A paper published in an AMA discusses how higher glucose variability and higher (and more) peak glucose levels are each independently associated with accelerated onset of disease and death, even in nondiabetics.

Prospective studies show that higher glucose variability in nondiabetics is associated with an increased risk of cardiovascular disease, Alzheimer’s disease, frailty, cardiovascular death, cancer death, and death from any cause compared to lower glucose variability. Other prospective studies show similar trends for higher levels than lower peak glucose levels, and several human experiments demonstrate that high glucose peaks induce endothelial dysfunction in healthy nondiabetic individuals. 

Additionally, higher postprandial glucose levels are associated with higher carotid intima-media thickness, suggesting higher glucose peaks may accelerate the development of atherosclerosis, even in those with adequate glucose tolerance. 

Using continuous glucose monitoring (CGM) to guide fueling for peak athletic performance

Fuel during exercise comes from predominantly three sources:

Fat already in your body (stored fat)

Glycogen (a stored form of glucose) resides in muscle cells and the liver, while carbohydrates consumed before and during exercise become fat. In addition, it works for a low-intensity workout, which means you need to work out under approximately 60% VO2 max (e.g., walking or a long easy bike ride).

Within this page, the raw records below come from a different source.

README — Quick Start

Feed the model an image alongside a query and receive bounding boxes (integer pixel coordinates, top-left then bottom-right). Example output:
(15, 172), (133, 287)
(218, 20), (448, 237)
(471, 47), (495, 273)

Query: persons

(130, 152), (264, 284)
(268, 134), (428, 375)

Minimal to no glycogen occurs during low-intensity exercise (less than 20% VO2 max). As you increase in intensity, the proportion of glycogen used for fuel gradually increases, but fat is still the predominant fuel source for exercise under about 60% VO2 max. Your stored fat gives you the most bang for your buck in terms of energy. 

You can exercise for hours at this pace since your body has a substantial store of calories stored as fat, making fat an ideal fuel source for long-sustained efforts. The caveat is that fat is primarily usable under about 60% VO2 max. Thus, while you may be able to travel a long distance, you won’t be able to accomplish it at max speed.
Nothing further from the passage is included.